Wait a minute, I thought. Aren’t we in the west? Isn’t Cumberland County the west part of Nova Scotia while Yarmouth is southeast? Or are we north? But when I drive home from Halifax, I’m heading west...right?
It appears I can only drive in this province when there is cloud cover. If it’s sunny, I have no idea what direction I’m heading. The sun is never where I expect it to be. When I drive out of Halifax at four in the afternoon, I expect the sun to be in front of me, because I’m heading west. But look! It’s shining in the driver’s side window and that should be south.
“I don’t get how this province is situated,” I complained to my mother as the sun tucked in behind the car.
“That’s nothing,” she replied, “I don’t get debit and credit.”
Which just proves the importance of good signage, and that some people aren’t ready for a cash-less economy.
It’s not that I don’t have any sense of direction; I only get lost when I don’t know where I am (and that only happens when we’re four-wheeling and my husband decides to “see where this trail goes”). Perhaps I’m turned around here because I was born and raised along the 401 corridor between Toronto and Kingston. It’s a straight highway running across the southern part of the province. Head east in the morning, the sun is in your eyes; head west in the afternoon, the sun is in your eyes. It’s all perfectly obvious.

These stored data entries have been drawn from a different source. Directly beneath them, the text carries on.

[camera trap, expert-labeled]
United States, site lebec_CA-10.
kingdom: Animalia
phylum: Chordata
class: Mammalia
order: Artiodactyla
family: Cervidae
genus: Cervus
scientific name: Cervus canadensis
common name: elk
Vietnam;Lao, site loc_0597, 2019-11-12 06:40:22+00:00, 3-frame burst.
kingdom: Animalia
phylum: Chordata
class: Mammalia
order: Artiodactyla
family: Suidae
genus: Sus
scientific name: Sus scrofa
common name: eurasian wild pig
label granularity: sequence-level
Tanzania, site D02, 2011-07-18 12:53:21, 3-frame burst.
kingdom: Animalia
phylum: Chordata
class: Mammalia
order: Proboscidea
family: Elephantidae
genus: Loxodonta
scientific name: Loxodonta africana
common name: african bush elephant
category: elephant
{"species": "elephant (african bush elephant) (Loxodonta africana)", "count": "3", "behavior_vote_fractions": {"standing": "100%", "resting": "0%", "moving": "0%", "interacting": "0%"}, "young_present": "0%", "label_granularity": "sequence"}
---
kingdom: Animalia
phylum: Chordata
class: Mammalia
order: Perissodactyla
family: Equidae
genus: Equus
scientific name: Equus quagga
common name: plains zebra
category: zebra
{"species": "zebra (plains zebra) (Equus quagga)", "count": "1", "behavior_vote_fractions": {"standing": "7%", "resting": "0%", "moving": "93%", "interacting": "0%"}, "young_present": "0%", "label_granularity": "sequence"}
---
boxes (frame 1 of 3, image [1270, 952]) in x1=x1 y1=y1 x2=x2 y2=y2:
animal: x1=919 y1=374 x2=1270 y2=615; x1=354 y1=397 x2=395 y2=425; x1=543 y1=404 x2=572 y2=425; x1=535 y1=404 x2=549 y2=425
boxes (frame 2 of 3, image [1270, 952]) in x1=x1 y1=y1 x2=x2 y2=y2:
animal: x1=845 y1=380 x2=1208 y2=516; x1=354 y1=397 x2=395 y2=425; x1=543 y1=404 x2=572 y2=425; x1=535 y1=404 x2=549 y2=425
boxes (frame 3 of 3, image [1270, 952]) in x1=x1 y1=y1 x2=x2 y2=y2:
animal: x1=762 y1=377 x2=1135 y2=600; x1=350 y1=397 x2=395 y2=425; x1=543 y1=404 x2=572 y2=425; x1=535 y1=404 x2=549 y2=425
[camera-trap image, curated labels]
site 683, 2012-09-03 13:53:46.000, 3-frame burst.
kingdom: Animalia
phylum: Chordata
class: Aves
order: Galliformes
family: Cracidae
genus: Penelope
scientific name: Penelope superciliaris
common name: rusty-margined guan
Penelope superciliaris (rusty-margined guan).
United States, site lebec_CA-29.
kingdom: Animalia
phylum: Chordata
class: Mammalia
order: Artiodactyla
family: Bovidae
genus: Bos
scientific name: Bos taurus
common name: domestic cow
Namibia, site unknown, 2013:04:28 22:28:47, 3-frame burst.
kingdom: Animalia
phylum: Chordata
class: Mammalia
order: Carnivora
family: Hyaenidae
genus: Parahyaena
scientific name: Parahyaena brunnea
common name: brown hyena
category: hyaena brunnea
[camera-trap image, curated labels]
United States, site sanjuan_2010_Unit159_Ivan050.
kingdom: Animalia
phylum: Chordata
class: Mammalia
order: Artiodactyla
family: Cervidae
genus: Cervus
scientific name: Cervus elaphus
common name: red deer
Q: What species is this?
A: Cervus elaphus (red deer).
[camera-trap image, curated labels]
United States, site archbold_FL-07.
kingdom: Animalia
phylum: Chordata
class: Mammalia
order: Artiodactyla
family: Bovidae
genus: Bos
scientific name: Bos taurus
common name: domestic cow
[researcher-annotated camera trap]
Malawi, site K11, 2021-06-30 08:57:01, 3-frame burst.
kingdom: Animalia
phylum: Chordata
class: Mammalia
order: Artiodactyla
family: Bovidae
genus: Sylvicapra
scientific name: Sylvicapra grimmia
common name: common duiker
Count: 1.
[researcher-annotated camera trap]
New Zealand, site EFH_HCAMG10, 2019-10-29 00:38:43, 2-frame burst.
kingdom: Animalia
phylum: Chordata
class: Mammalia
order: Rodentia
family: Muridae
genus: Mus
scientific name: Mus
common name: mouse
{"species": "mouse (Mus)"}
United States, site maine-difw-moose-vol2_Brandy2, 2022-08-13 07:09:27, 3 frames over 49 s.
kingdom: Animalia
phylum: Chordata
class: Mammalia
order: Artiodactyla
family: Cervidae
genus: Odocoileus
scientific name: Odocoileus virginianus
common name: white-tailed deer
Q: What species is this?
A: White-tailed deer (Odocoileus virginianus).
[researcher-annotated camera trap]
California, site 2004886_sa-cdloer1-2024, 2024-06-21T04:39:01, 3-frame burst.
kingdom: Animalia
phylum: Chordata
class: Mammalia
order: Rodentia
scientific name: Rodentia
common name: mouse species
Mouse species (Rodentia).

Yet here, I can’t even tell where north and south, east and west when I’m standing in my backyard. Here’s what I think the problem is: The roads in Nova Scotia are crooked. It appears they were built according to the local geography, not the 90 degree angles of the compass. Winding river? Build the road alongside it. Hills? Go around them. Hey, let’s follow that eagle! I hope I don’t come back in my next life as a Nova Scotia crow because I’ll never be able to get around the way I’m supposed to.
Maybe a map will clear up my confusion. Or not...it appears that the actual land mass of Nova Scotia lies north and south, which still doesn’t explain why Yarmouth is considered west. Cumberland County still looks “west” but definitely “north” of Halifax. I might as well drive with my eyes closed.
All I know for sure is this: No matter where I am in Nova Scotia, no matter where the sun shines or where the snow starts, I am where I am supposed to be. And if the road signs in this province ever fall over, I’m lost.